И деревянная скульптура “Петух” (2001, дерево, тон, 80 см) — пожалуй, о том же. Белый, приятной полноты петух, золотые столбики ног и острые, уподобленные звездам когти и шпоры — это вам не “петушья нога”, а звездная сиятельная поступь. И грудь вперед, и величавость до величественности, одно слово — царь. Царственная мужественность. Напоминает парадные портреты Александра III. Все это опять-таки с иронией и с юмором, а все же и с жарким восхищением.

Женщины. “…а женщиной восхищаться”. А что, что восхищает Ватагина в женщинах? Да сама женская природа, женственностью он восхищается. Феминистки бы его убили. В каждом женском портрете он исследует каждый раз разный, неповторимый тип женственности, особую телесность, повадку, посадку головы, пухлую недлинную ножку, угол ключицы, нерушимую обволакивающую флегматичность, текстуру волос, нежный цилиндр шеи, нервные “испуганные” брови; со всем знанием анатомии переводит все это в свою изобразительную систему. Осваивает. Сходство всегда есть, но иногда такое острое, что как иголочкой кольнет. В этом нет вожделения, но заинтересованный очень мужской взгляд.

А вот “Красная обнаженная”, прекрасный холст, говорит нам о желании, о страсти лишь звучанием красного и густого желтого, их сцеплением. Жар фона и жар темно-золотого тела (“жар соблазна”) гудит ровно, как в топке, черные без зрачков глаза обведены красным, темный омут… И описывать не стоит, здорово, и все тут.

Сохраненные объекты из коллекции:
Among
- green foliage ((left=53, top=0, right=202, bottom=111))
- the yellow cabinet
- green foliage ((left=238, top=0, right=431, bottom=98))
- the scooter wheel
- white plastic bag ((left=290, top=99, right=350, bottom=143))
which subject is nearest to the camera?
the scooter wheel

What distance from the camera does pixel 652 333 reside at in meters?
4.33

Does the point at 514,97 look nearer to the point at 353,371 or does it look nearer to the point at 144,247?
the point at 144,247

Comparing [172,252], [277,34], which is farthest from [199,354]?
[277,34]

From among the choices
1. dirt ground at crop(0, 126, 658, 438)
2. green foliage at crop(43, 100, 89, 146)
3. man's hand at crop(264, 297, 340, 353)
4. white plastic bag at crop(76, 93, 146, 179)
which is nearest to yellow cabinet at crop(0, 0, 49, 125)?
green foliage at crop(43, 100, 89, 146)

ЗАДАНИЕ -> С чьими парадными портретами отрывок сравнивает скульптуру «Петух»? Эти строки никак не связаны с отрывком.

ИТОГОВЫЙ ОТВЕТ -> С парадными портретами Александра III.